Tem apelido que vem do ofício: Leiteiro, Padeiro, Roceiro, Coveiro, Carteiro.
Tem apelido que diz algo sobre a personalidade: Bombinha, Pipoca, Chiclé, Tipo-Assim...
Tem apelido que é resultado da lei do menor esforço. Tatiana vira Tati; Luana vira Lu; Rodrigo vira Rô; Renata vira Rê; Patrícia vira Pati; Juvenal vira Ju; Eduardo vira Edu; Virginia vira Vi.
Por falar em apelidos, os argentinos são prolíficos em matéria de apelidos.
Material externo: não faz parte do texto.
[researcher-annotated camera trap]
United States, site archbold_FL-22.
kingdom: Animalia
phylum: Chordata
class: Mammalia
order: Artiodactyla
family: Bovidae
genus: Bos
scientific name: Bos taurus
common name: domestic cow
Os políticos Carlos Menen era ‘El Turco’, Nestor Kirchner ‘El Pinguino’ e até mesmo o grande Juan Domingos Péron tinha o seu apelido – ‘El Pocho’. Diego Armando Maradona virou ‘Dieguito’ e ‘El Pibe de Oro’.
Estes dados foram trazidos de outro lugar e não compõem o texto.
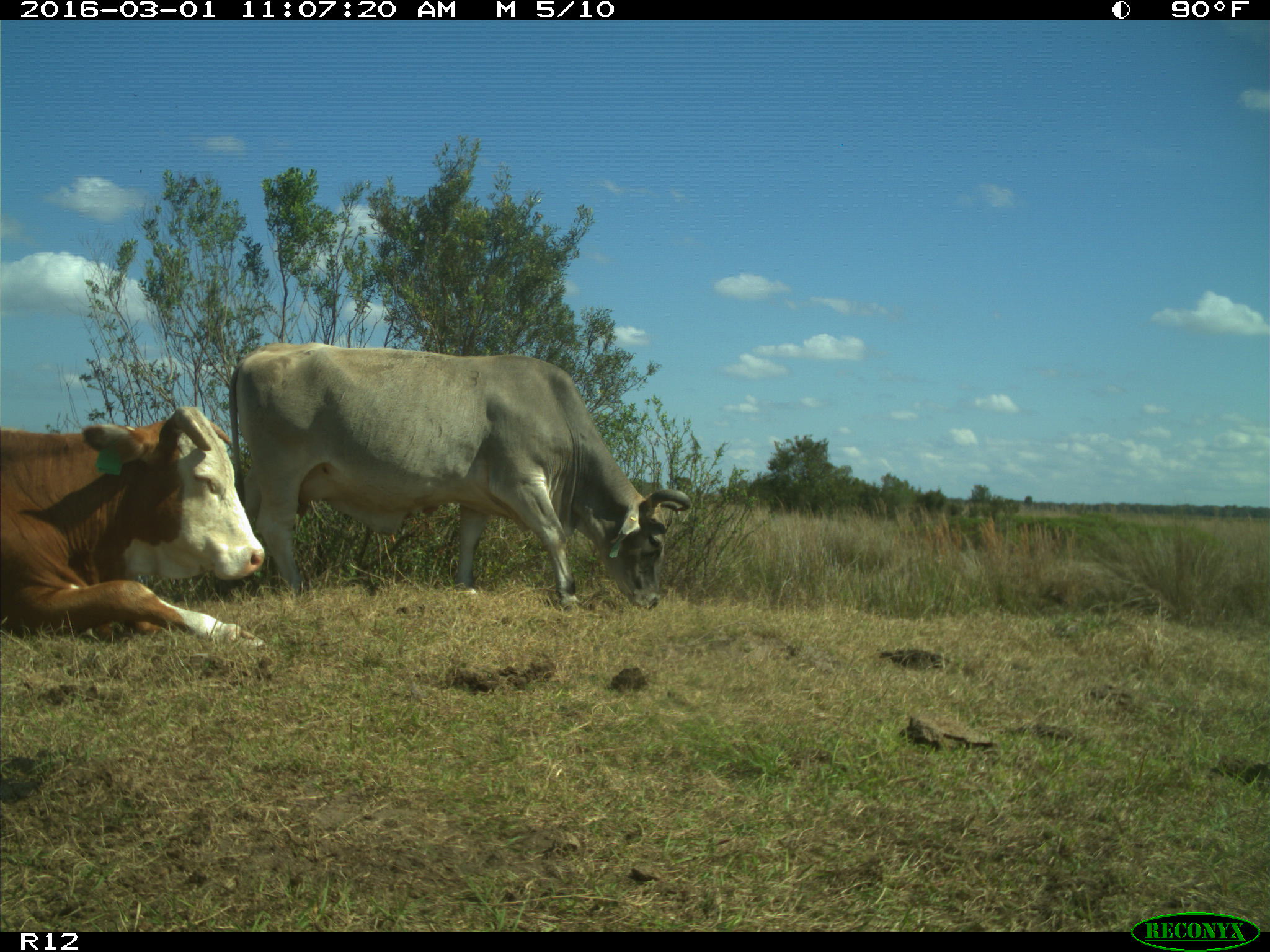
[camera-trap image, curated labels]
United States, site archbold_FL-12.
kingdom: Animalia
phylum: Chordata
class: Mammalia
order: Artiodactyla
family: Bovidae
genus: Bos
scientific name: Bos taurus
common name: domestic cow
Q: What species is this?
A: Bos taurus (domestic cow).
Como não poderia deixar de ser, tem apelidos curiosos, como o do meu amigo Mosca – que nada tem a ver com o inseto nojento de asas membranosas. Ninguém sabe por que juntaram as iniciais do nome Moacir com as iniciais do sobrenome Scalin e, assim, acabou virando Mosca. Assim, Moacir Scalin não conseguiu mais espantar o apelido do seu rosto.
– É uma pena, pois um apelido desses não ajuda nada – lamentava vovó, atrás dos óculos de armação pesada, na cor preta, engarupada no nariz aquilino.
Pois é, para variar não escapei de ganhar um apelido, antes mesmo de começar a balbuciar ‘papa’ e ‘mama’. Quando fui ver, não era mais o Flávio, como registrado na Certidão de Nascimento, mas o Nini. O apelido não aponta para lugar algum. Não diz nada sobre a minha personalidade. Não cabe em mim, mas pegou e colou para valer.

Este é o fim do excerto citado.